Many are now calling for action such as the Plaza Accord Accord Year 2 (an agreement signed between France, West Germany, the US, Japan, and the United Kingdom to reduce the value of the dollar against the Japanese yen and the German mark) by intervening in foreign exchange markets. But achieving economic power follows a government that relies on its campaigns and pushing the boundary wall and prefers a policy of non-interference with the slogan “First America”, far more difficult to overcome the hopelessness of the late “stagnation” era. It is the twentieth century. With the problems in the global monetary system becoming more and more apparent, the question for economists and investors is what the future monetary system will look like. Bitcoin may or may not be part of this solution, but it will be considered a new tool in any case.
The sharp rise in dollar prices, coupled with falling demand, could lead to non-dollar economies to stagnation, which could lead to social unrest. In some parts of the world, we may see widespread vengeance attacks or even political systems change. The orientation of parties involved in the struggle for power can increase interest in a liquid and semi-secret value-store.
While more stable governments will tackle stagnation and social unrest through negotiation and negotiation, there is also the possibility of shifting them towards populist tendencies. These tendencies may be in the form of greater support for health systems or the protection of citizens and companies affected by forced closures and as a result of severe demand reductions.
In order to maintain a balanced budget, it is likely that this backing will have to be offset by tax policies that mean higher taxes. It is true that bitcoin should never be used as a tax evasion tool, but some investors may feel overwhelmed and have to pay a fine, but it’s worth it.

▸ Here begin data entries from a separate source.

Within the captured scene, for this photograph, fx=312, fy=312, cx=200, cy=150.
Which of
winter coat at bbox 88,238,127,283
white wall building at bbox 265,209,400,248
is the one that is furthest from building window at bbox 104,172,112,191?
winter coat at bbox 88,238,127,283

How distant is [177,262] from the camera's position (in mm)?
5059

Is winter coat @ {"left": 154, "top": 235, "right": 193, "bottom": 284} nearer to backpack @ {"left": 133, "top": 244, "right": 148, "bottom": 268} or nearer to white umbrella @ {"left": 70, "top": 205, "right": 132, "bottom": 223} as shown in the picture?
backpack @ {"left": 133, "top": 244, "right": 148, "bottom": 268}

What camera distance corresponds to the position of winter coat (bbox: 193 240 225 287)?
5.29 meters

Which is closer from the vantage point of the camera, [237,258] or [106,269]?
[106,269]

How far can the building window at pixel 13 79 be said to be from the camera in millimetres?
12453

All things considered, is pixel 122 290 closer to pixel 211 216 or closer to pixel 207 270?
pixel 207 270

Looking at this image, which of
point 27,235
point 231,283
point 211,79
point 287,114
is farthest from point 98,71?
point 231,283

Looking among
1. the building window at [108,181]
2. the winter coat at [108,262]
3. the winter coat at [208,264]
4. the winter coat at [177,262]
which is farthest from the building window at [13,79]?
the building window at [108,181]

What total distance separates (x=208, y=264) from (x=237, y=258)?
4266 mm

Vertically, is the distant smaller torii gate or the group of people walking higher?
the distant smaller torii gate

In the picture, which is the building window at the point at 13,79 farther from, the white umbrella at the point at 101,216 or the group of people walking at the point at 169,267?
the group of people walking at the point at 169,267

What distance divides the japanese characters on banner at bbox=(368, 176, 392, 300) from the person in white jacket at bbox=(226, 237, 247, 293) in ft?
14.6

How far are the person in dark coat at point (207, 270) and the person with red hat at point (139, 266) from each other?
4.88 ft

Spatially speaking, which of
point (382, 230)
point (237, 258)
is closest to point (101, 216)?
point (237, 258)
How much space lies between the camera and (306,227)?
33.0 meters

Most importantly, capital gains tax rules are usually not as rigid as high-income tax laws. This is because governments often want to encourage people to invest. This can turn the rich into assets with high returns on risk.
When the eyes of discernment open to the market
In this market, it may not be as clear and as clear as it may be. But just as after a flood, many things may get hurt, but then the dust disappears and things become more transparent, so in the current market. When we look back on the assumptions we had before, we find that investors around the world are more likely to pay close attention to Bitcoin features that they haven’t cared about yet.
This article is not investment advice, and we know that investors work with different risk parameters to make a profit. It’s just a reminder that we all have to question our assumptions, get information, ask different questions, and think about them. Now is the best time to do it.